Friday, December 28, 2012

Matar Paneer Methi Maar ke !

Winter vegetables give me childhood nostalgia. The crispy Mooli paranthas, aromatic Methi malai, tender Gobhi aloo. Of course now these vegetables are perennial in Bangalore, but their aroma still give me the winter warmth.

Dad gifted me these uber cool storage bags which keep the leaves and fruits fresh for days together! So I wanted to use this Methi for as long as I could.

As my dear friend T was coming home for lunch and I made this!

The major components of the dish were ; home made malai paneer, green peas, methi (fenugreek) leaves.

Serves : 4 

Onion - 2 big ones
Tomato - 3 big ones
Ginger garlic paste
Fresh/ Dried Methi (fenugreek) leaves
Dry Red Chillies
Set Curd - 3 heaped spoons
Green Peas - 1 cup full
Cottage cheese - 200 gms


1. Saute onions till golden brown, add salt, chili powder, turmeric.
Add chopped methi leaves and tomatoes. Cover with a lid and cook til they turn orange-ish. 

 2. Take this off the flame. Use a blender and make this gravy into a coarse paste (this is purely optional).
Add set curd to this and mix to give a smooth creamy texture.

3. Add a little oil to the pressure pan. Temper some red chillies (for that lip-smacking red color) and add cottage cheese to this. Add green peas and the gravy made earlier. 
Close the lid and steam cook for 2 whistles. Your Matar Paneer Methi Maar ke is ready!

 Since I went all the way on the food festivities, I topped it with Ajwain (Carom seeds) puris! 
( A little fun with the dough meanwhile )


Friday, December 7, 2012

No food shall be wasted!

I'm sure every house has some kid (or fussy adult) who's a waster. I'm not implying anything if my dear husband is reading this post.

So, I was left with 3 paranthas from  Prasad's untouched packed lunch. So Tada, here's the crunchy hot solution to these. Roti ke Pakodey.

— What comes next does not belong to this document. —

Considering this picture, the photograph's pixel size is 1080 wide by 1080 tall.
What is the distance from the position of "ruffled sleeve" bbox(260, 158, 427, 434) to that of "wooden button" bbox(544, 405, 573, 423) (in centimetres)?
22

Left-over roti / parantha, cut into small piecesBesan / Gram Flour - 1 cup
1 medium-sized onion chopped
Coriander leaves chopped (optional)
Salt, Chilli, Jeera ( Cumin seeds) to taste
Oil to deep fry

1. Mix the gram flour and all the spices.
2. Start pouring water and churning the mixed gram flour into a batter. It should remain thick enough to be a smooth fluid. Don't fret, in case you dilute it a bit more, you can always add more besan or just add a spoon of ghee to it.
3. Mix the roti , coriander and the chopped onions to the besan batter.
4. Deep fry these on medium flame.

So the same people who disowned this poor Roti will now be begging for more!

Done! Droolicious. 

Thursday, December 6, 2012

Hot, Humid, Humble Mangalore

Our lovely little trip to Mangalore had us wiping our foreheads in its scorching 30 degrees.

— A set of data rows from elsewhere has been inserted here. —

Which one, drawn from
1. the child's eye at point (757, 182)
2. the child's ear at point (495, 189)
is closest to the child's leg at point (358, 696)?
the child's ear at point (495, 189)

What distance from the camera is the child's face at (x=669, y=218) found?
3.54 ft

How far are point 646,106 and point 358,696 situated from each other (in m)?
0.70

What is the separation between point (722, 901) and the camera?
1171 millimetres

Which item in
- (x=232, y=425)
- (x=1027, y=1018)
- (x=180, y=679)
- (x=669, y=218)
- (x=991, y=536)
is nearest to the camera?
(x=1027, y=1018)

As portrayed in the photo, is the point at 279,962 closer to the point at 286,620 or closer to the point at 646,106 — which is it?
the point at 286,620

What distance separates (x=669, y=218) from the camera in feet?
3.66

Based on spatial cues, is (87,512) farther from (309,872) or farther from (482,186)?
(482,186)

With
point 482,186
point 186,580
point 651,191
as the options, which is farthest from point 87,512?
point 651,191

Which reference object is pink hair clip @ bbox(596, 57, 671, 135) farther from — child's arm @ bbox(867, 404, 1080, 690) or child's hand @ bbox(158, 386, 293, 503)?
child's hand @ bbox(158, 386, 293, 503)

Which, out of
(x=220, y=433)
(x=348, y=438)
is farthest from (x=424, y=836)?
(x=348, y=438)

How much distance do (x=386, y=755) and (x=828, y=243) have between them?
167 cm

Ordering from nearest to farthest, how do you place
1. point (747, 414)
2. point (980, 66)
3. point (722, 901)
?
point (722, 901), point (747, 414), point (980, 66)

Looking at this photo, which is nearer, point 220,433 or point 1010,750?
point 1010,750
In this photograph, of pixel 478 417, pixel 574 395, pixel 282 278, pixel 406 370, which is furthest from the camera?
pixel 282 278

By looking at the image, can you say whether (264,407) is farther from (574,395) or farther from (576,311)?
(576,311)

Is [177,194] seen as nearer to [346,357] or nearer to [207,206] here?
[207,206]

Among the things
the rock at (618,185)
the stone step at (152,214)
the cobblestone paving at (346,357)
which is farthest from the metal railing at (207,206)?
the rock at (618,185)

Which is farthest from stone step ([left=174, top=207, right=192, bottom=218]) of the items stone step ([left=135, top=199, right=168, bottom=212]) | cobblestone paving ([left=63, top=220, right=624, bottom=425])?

It was Prasad's father's sixtieth birthday celebration. I wore this for the Satyanarayan Puja. Prasad himself was in the Mund and Shawl (picture that he gladly deleted :( ).

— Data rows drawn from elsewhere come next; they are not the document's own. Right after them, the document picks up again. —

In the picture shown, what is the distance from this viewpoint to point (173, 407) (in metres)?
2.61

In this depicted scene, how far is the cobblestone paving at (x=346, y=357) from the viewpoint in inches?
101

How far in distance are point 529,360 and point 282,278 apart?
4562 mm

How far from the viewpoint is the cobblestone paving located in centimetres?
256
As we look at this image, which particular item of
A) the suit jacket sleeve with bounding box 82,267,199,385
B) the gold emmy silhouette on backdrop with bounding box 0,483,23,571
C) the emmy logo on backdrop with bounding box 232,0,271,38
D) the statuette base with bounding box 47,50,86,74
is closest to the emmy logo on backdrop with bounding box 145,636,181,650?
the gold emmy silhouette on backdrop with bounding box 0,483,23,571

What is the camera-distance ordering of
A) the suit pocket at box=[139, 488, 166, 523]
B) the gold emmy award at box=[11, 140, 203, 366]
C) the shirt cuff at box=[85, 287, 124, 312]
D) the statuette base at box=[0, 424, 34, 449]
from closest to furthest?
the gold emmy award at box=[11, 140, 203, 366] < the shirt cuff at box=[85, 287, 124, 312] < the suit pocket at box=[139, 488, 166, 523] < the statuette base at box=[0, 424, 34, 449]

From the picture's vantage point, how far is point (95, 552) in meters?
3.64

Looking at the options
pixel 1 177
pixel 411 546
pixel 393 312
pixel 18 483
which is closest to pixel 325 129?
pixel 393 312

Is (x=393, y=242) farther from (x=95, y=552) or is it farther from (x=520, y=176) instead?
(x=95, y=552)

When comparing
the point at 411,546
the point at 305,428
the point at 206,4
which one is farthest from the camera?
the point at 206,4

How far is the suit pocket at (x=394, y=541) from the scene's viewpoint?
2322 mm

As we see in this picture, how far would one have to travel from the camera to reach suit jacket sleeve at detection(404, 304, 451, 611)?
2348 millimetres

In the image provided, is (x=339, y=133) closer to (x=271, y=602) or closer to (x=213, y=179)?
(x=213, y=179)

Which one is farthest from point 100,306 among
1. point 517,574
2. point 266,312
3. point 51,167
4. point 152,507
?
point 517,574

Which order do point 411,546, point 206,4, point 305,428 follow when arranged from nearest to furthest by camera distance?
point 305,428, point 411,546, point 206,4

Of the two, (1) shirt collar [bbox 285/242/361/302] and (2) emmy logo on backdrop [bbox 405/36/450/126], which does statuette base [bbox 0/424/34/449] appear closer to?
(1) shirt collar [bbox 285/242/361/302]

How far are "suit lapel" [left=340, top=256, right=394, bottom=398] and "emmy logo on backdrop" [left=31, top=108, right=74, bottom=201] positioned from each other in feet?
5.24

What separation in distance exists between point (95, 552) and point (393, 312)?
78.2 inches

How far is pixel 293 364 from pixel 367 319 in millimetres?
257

Our ritualistic trip to Village Restaurant kept to its image especially with the Paneer Ghee Roast. Must Try! When the ghee of the previous night had us tossing and turning with guilt all night, Prasad and I headed to the serene beach at Sultan Battery. Its just a 10 minute walk from our home there. The early morning ferry to the beach put a smile on our sleepy faces.

Pabbas helped reduce our gut temperatures for sure. Not just that, Naturals ice cream is now at Mangalore! I could gorge on that Tender coconut flavor shamelessly.

Tonnes of home made food, heat, repeated baths and superior quality clean fresh air; that's what Mangalore is all about. All you people, when you need a breath of fresh air, head to this little town where roads are as small and twisted as the minds of politicians. But, the whiff of coconut shell fumes among palm trees will give you a new lease of  your tired city mind.